:: CONSIGNES ::
a) Recopiez le passage du texte sur le droit et la culture populaire qui s'ouvre sur les mots contenant « V : De mon point » et se ferme sur « mémoire courte ! », en remplaçant « cinéma » par « théâtre ».
b) Poursuivez le texte sur le droit et la culture populaire à partir de l'endroit où il s'arrête.

:: TEXTE ::
# # # # # # #

V : De mon point de vue, effectivement, on a constaté une évolution de l’acceptabilité des travaux sur le droit et la culture populaire. Ily a à peu près dix ans c’était totalement irresponsable de travailler sur le cinéma, sur les séries ou autre. Les personnes qui le faisaient étaient considérées comme des clowns et des parias. Et puis à partir du moment où ça a marché pour les premiers – c’est pas forcément venu de la France, c’est venu d’abord des Etats-Unis puis ensuite en Europe ça a commencé à marcher en Belgique – une forme de tolérance s’est développée, et puis même de soutien. A savoir que je peux affirmer qu’une personne qui était particulièrement critique il y a à peu près sept ou huit ans de ce type d’études a été force de proposition sur une thématique de ce type un peu plus récemment. Donc on voit que les gens ont la mémoire courte !

# # # # # # #

:: DONNÉES PRÉSENTÉES ::
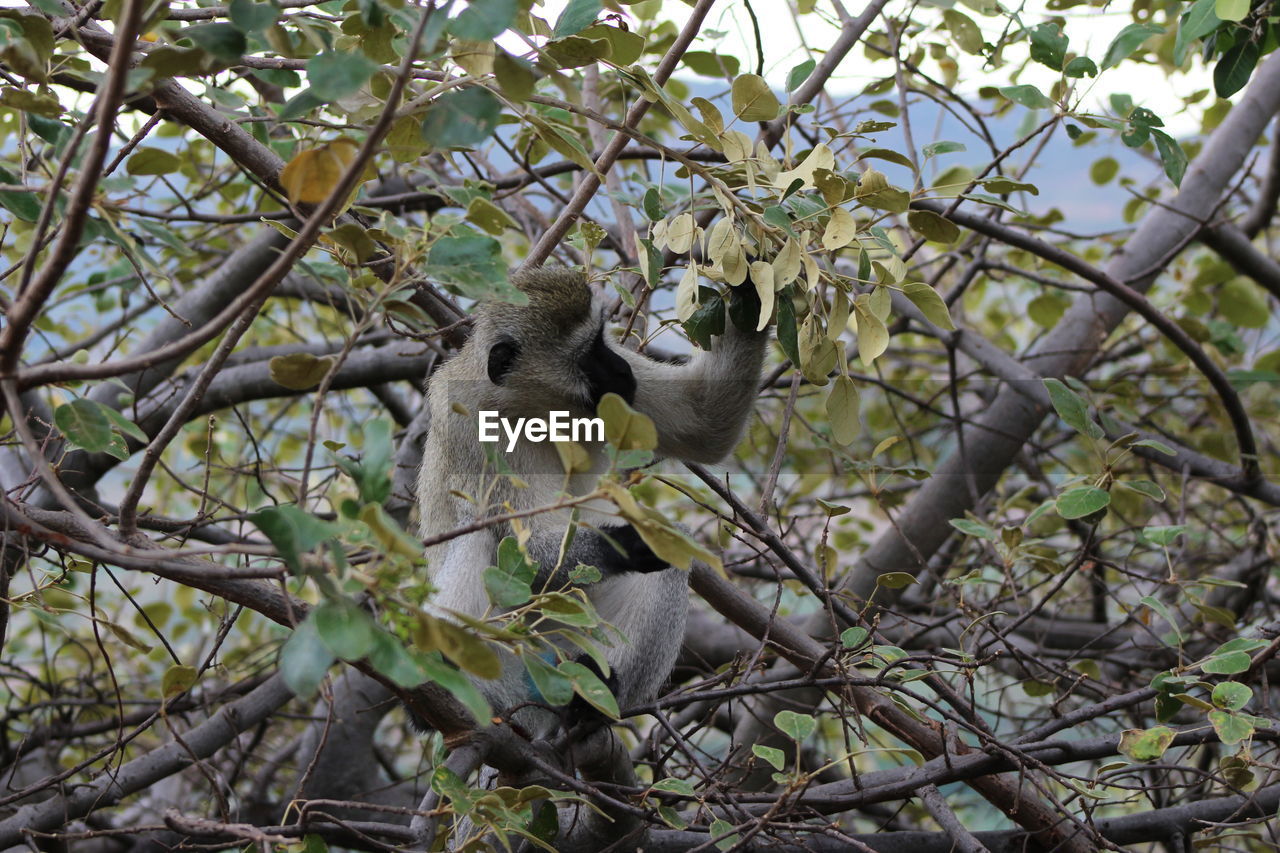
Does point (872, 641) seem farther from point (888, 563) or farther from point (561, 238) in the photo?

# # # # # # #

:: RÉPONSES FOURNIES ::
a)
V : De mon point de vue, effectivement, on a constaté une évolution de l’acceptabilité des travaux sur le droit et la culture populaire. Ily a à peu près dix ans c’était totalement irresponsable de travailler sur le théâtre, sur les séries ou autre. Les personnes qui le faisaient étaient considérées comme des clowns et des parias. Et puis à partir du moment où ça a marché pour les premiers – c’est pas forcément venu de la France, c’est venu d’abord des Etats-Unis puis ensuite en Europe ça a commencé à marcher en Belgique – une forme de tolérance s’est développée, et puis même de soutien. A savoir que je peux affirmer qu’une personne qui était particulièrement critique il y a à peu près sept ou huit ans de ce type d’études a été force de proposition sur une thématique de ce type un peu plus récemment. Donc on voit que les gens ont la mémoire courte !

b)
Donc ce que je dirais aux jeunes chercheurs, aux étudiants qui s’intéressent à ces questions là c’est : ça peut être un élément de construction d’un parcours intellectuel. Moi quand je travaille sur Harry Potter, sur Kaamelott ou sur autre chose, quand je raisonne sur ces œuvres de fictions je raisonne sur le droit, sur les institutions donc ça me permet de réfléchir et de me construire en tant qu’enseignant-chercheur. Mais il est certain que c’est pas ce qui sera mis à mon crédit, au crédit de mon parcours, de ma montée en grade comme le disait tout à l’heure Blandine. Et il faut faire des choses… J’ai envie de dire de façon très pragmatique, pour une étude sur la culture populaire, il faut avoir dans son CV quatre études, quatre travaux qui sont vraiment dans les clous, sur notre objet d’étude. Ilfaut pas qu’à un moment donné droit et culture populaire ou lettres et culture populaire soient l’élément dominant du CV. Parce que l’idée c’est quand même on est dans un domaine où il est difficile en ce moment d’obtenir des postes de titulaires et je pense qu’il faut mettre toutes les chances de son côté, donc voilà, c’est bien de s’y intéresser, il faut en faire, mais moi j’ai commencé à me sentir vraiment libre de travailler sur ces thématiques-là une fois que j’ai eu plus sécurisé mon poste. Et je me suis dit « Bon, concrètement c’est pas quelque chose qui va se retourner contre moi ». Et par ailleurs je suis considéré comme quelqu’un qui travaille sérieusement sur la thématique du droit international donc je peux me permettre de temps en temps de travailler sur Harry Potter, Game of Thrones, Disney ou d’autres thématiques. Avec parcimonie, pour résumer !
M : Quentin et Péran on voit que ça y est, vous avez tous les deux vos micros activés, on aimerait bien vos témoignages !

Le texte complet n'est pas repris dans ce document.